« MON TRAVAIL n’a rien à voir avec les graffitis. C’est de la peinture », se défendait un jour Basquiat. Et comme il avait raison ! En 1977, l’artiste de Brooklyn, d’origine portoricaine et haïtienne, commence à signer ses dessins du nom de SAMO, accompagné d’une couronne et du sigle du copyright. Il appartient à la génération des graffiteurs qui a brusquement émergé à New York à la fin des seventies. Déjà, son style, identifiable entre tous, apparaît dans toute sa singularité : coulures de peintures, ratures, fougue et parfois rage du pinceau ou du crayon, facture naïve et enfantine…
Basquiat exprime une contre-culture urbaine, une philosophie de la rue. Il utilise des moyens d’expression violents et anarchiques, mélanges syncrétiques de légendes vaudoues et d’épisodes bibliques, émaillés ça et là de références à la bande dessinée, à la boxe et au base-ball, au jazz, à la publicité et aux médias, à la mort, à l’histoire des afro-américains, à la « mémoire culturelle » du continent noir. Basquiat peint sur des supports traditionnels (des toiles), mais aussi sur des éléments trouvés dans la rue (portes, fenêtres, planches..). Les couleurs qu’il utilise sont comme des effusions de joie, de vie et de jouissance. Il laisse parler ses impulsions, ses fantasmes, ses obsessions et ses rêves pour donner vie à un ballet de sigles, de symboles, de griffures, d’éclaboussures, d’écritures automatiques, de tracés abstraits, indéchiffrables, d’ébauches raturées.

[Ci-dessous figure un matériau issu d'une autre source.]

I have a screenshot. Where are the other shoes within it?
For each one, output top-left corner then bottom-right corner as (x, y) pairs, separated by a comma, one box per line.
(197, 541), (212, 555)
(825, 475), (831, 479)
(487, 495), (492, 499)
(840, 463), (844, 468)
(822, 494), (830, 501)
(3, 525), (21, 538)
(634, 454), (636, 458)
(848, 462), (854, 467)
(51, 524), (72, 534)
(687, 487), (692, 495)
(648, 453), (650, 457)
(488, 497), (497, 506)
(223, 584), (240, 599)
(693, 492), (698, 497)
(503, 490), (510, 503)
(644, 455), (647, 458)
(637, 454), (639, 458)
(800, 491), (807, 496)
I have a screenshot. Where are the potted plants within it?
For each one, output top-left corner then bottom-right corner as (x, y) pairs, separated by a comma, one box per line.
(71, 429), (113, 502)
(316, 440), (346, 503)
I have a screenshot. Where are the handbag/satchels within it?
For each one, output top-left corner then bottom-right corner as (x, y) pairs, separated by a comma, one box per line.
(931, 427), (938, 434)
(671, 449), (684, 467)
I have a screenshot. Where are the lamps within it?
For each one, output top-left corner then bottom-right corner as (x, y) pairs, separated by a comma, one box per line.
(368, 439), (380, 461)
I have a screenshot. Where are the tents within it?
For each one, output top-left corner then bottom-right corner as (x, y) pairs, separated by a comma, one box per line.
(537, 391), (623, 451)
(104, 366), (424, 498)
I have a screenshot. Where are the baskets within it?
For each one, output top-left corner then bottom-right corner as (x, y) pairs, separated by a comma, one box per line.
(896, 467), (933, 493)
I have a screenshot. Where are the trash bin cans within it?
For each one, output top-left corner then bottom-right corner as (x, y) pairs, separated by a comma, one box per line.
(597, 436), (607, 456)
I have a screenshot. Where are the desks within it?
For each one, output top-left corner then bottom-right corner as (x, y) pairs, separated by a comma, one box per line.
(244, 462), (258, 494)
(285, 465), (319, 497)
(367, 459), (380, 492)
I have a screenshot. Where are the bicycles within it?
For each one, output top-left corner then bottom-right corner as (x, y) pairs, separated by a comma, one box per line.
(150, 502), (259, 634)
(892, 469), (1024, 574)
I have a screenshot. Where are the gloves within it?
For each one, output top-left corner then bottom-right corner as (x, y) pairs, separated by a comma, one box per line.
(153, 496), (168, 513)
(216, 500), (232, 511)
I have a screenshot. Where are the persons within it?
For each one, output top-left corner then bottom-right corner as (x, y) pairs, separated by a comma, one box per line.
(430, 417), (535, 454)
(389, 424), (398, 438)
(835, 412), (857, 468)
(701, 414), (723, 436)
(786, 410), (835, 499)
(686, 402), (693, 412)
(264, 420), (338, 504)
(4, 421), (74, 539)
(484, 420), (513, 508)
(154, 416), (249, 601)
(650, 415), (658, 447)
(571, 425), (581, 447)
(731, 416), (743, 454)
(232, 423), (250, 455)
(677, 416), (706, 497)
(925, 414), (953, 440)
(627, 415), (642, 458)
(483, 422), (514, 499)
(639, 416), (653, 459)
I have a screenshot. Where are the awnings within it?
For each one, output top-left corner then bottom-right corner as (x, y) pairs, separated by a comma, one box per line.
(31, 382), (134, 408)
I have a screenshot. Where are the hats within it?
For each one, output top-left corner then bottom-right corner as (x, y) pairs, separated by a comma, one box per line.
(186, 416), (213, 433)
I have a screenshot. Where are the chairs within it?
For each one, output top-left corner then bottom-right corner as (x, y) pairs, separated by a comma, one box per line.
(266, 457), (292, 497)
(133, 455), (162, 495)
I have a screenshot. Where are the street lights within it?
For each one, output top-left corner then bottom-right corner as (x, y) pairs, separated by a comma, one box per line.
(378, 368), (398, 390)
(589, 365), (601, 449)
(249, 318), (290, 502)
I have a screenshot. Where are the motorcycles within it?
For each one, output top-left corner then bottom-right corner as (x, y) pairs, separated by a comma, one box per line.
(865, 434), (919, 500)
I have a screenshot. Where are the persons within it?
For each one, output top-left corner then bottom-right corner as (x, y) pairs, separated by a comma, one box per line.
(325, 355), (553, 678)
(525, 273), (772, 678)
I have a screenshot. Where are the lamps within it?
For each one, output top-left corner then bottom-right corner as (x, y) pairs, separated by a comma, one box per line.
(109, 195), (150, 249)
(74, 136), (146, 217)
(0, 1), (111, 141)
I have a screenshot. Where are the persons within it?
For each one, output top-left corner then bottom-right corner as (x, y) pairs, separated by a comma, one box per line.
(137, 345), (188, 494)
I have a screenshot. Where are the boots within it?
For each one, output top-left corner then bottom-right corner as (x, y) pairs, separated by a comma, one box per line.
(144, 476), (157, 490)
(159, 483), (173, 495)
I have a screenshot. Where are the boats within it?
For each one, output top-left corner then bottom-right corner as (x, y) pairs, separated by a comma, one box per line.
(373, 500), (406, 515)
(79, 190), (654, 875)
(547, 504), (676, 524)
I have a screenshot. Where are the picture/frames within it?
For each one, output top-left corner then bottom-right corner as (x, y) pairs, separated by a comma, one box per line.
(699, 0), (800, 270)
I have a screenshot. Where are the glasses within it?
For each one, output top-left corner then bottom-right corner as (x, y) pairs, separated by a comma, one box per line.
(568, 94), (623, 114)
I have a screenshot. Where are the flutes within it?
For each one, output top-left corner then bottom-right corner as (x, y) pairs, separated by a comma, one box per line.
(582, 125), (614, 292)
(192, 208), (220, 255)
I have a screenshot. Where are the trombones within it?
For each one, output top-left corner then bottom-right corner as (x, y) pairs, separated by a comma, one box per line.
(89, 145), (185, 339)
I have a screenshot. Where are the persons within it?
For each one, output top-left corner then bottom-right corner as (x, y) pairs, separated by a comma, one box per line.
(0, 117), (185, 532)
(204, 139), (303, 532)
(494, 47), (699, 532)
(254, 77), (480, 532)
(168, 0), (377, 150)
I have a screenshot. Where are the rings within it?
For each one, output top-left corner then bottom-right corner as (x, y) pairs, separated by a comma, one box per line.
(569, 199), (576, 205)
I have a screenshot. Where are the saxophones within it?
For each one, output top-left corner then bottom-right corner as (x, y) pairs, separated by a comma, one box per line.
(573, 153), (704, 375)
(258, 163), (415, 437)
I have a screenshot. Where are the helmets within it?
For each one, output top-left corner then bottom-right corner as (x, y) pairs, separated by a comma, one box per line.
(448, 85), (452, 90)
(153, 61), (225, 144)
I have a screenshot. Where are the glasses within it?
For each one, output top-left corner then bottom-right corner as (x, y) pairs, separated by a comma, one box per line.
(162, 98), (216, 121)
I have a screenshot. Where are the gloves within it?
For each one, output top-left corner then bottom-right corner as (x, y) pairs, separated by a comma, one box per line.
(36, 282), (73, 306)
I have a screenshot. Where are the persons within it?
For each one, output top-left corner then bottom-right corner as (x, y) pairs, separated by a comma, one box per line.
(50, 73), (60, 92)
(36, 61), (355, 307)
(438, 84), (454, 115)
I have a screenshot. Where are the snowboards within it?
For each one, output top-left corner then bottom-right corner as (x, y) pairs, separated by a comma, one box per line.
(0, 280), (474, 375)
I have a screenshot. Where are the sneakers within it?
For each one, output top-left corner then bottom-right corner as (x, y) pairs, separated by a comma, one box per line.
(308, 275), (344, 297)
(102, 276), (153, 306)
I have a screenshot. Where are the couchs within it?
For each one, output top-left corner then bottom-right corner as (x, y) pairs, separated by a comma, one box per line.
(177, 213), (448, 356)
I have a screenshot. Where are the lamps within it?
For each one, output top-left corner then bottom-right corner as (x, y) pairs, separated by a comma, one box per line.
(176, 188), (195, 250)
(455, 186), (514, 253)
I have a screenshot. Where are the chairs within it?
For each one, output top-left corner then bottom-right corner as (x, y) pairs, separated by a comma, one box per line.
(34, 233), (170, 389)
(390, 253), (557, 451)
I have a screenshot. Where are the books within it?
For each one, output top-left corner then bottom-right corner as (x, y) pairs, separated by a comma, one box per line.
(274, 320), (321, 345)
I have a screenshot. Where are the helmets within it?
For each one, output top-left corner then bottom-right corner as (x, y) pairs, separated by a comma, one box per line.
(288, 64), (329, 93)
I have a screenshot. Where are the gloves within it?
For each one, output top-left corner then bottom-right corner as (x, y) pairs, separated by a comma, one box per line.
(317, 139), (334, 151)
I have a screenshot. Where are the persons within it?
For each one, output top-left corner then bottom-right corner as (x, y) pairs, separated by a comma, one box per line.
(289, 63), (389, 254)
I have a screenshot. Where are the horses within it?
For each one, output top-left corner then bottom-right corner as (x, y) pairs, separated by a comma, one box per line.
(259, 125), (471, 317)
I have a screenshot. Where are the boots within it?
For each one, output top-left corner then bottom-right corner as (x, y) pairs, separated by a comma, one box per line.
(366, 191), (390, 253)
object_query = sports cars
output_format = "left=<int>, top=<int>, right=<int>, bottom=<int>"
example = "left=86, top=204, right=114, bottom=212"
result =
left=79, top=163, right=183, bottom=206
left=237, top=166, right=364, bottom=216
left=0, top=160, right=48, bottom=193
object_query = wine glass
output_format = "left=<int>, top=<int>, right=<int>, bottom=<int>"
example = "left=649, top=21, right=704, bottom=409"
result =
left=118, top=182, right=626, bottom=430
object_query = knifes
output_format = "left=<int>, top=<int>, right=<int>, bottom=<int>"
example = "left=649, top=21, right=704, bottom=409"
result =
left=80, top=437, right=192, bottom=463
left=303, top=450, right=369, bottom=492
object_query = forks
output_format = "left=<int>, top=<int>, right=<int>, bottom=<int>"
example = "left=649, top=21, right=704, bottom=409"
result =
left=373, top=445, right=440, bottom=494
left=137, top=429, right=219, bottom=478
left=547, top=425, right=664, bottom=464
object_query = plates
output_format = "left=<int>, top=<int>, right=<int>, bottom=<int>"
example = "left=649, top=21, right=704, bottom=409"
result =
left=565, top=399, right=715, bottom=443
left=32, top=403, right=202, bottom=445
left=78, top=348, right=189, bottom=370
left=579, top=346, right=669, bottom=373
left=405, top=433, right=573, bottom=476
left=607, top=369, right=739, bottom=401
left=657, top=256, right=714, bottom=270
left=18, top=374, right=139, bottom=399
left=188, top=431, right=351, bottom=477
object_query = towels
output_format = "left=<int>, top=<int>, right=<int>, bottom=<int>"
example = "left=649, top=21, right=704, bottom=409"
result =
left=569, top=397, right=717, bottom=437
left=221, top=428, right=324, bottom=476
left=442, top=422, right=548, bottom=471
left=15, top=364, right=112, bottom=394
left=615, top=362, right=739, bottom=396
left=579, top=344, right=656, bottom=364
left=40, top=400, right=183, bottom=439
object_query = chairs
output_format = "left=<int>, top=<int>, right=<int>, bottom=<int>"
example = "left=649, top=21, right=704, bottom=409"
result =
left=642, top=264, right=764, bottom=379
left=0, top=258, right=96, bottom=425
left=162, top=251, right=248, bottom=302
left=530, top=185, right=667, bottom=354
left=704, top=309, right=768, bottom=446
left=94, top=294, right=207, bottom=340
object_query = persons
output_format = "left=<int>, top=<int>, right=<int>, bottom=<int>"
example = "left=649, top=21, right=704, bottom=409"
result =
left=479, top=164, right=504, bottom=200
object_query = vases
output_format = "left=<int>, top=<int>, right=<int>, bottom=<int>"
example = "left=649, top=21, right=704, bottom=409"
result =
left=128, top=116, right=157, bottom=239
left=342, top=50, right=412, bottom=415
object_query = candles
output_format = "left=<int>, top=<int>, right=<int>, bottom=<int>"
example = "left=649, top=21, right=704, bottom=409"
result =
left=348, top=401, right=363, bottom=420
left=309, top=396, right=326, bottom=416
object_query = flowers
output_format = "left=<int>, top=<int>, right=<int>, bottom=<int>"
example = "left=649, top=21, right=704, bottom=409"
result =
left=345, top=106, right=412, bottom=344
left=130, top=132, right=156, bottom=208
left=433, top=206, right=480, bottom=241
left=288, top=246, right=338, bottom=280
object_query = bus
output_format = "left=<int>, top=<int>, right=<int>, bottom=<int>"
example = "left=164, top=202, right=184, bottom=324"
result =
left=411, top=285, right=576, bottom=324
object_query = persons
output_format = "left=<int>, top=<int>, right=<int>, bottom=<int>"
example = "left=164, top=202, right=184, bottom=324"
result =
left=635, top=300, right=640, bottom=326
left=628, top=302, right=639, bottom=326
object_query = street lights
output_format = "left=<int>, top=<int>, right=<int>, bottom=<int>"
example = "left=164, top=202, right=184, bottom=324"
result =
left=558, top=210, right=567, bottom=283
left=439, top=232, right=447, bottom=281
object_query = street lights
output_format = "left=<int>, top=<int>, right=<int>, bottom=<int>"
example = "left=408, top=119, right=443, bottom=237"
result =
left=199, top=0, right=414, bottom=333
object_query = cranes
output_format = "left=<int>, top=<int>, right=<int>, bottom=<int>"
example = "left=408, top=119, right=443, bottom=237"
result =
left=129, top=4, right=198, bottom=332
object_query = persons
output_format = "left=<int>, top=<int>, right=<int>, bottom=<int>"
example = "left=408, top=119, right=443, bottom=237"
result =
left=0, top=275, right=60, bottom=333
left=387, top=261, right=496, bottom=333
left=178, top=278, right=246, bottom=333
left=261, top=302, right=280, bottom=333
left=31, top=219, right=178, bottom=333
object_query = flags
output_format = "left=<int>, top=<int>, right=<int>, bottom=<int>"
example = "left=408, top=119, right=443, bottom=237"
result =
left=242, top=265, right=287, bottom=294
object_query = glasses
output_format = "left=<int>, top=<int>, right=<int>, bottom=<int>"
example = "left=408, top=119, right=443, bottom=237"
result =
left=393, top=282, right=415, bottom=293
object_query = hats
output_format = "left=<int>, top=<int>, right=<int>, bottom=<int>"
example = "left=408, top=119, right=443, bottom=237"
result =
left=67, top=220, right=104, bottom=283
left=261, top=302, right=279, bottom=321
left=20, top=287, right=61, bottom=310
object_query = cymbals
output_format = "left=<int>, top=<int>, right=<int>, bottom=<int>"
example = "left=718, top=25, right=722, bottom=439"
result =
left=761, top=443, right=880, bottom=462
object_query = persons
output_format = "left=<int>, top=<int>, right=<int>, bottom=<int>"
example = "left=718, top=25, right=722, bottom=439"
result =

Quelle est la signification de ces poèmes picturaux, agités et instinctifs ? On n’en connaît pas la plupart du temps le sens caché et l’exposition n’en donne pas vraiment les clefs. Ce qui n’a finalement aucune importance, car l’œil, littéralement hypnotisé par ce langage créé de toutes pièces, ne doit pas être encombré par quelque raisonnement que ce soit. L’art de Basquiat est vierge de toute culture artistique et à mille lieues de la conceptualisation. Et pourtant, son acte pictural est fort. Basquiat ne fait pas de hiérarchie entre le dessin, l’écriture, le collage, la peinture et le « griffonnage ». Il passe de l’une à l’autre de ces pratiques avec une innocence et une spontanéité déconcertantes. Son « expressionnisme primitiviste » est fascinant. Sa peinture est parfois et souvent plus vivante que la vie même.
Jusqu’au 30 janvier 2011 au musée d’Art moderne de la Ville de Paris, 16e, tél. 01.53.67.40.00. www.mam.paris.fr. Tlj sauf lundi, de 10 à 18 heures (jeudi jusqu’à 22 heures). Catalogue, éd. Paris Musées, 256 p., 34 euros ; « le Dernier jour de Jean-Michel Basquiat », d’Anaïd Demir, éd. Anabet, 160 p., 12 euros.